Guillaume Fourt, directeur des partenariats bancaires chez Meilleurtaux, met en garde : « Nous sommes en train d'entrer dans le scénario pessimiste que nous décrivions au début du printemps, avec une OAT toujours très élevée - et qui ne baissera pas avec l'incertitude créée par le contexte politique. Résultat, les banques ne pourront plus tenir l'effort sur les taux de crédit consenti depuis le début d'année, alors même que nous sortirons de la saison faste de l'immobilier. Nous n'excluons plus de voir des taux sur 25 ans s'approcher des 4% à la mi-septembre ».
Repères : les taux moyens observés début juillet
Les taux moyens dans les banques début juillet
- Sur 15 ans : 3,28% d'après Meilleurtaux.
- Sur 20 ans : 3,40% d'après Meilleurtaux.
- Sur 25 ans : 3,49% d'après Meilleurtaux.
Taux moyens constatés par les réseaux de courtage, sur la base des barèmes fournis par les banques. Ils ne tiennent pas compte du coût de l'assurance emprunteur.
Profils, régions, offres : des écarts qui persistent
Même si les grilles de taux ne bougent guère, les conditions obtenues par les emprunteurs continuent de varier sensiblement selon la qualité du dossier, mais aussi selon la région de financement. Ces écarts confirment l'importance du profil emprunteur dans l'accès aux meilleures conditions de crédit.
Exemple : le CCF a baissé ses taux de 0,10 point pour un couple dépassant 80 000 euros de revenus annuels. D'autres banques tentent aussi d'attirer de nouveaux clients via des offres spécifiques.

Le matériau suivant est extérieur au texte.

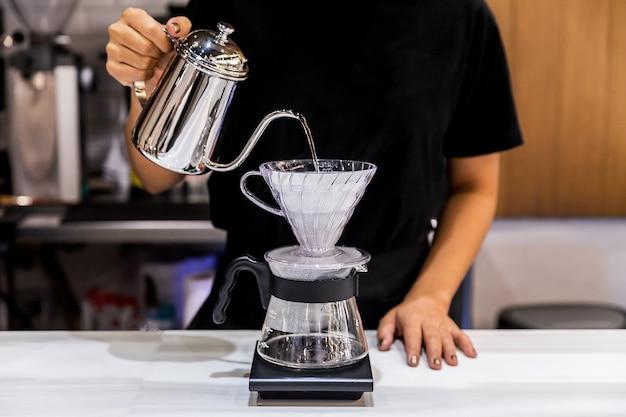 Vrouw barista maken pour-over koffie met alternatieve methode genaamd dripping. koffiemolen, koffiestatief en overgieten op marmeren blad.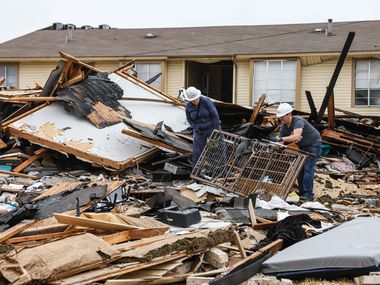 Dallas Fire-Rescue workers continue to investigate and remove debris from an apartment complex in southeast Oak Cliff on Thursday, Sept. 30, 2021.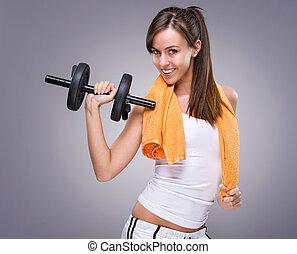 Fitness women hold dumbbell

Pour les primo-accédants finançant leur résidence principale, la Caisse d'Épargne Provence Alpes Corse a ramené le taux de son prêt complémentaire Immo+ à 1,99% (contre 2,49% auparavant). Ce financement représente 10% du prêt principal, dans la limite de 30 000 euros, sur une durée possible allant jusqu'à 25 ans.
De son côté, le Crédit Agricole du Morbihan propose le Prêt Booster Mon 1er Toit à 1,99% pour les primo-accédants, là aussi sur 10% du montant emprunté, plafonné à 30 000 euros.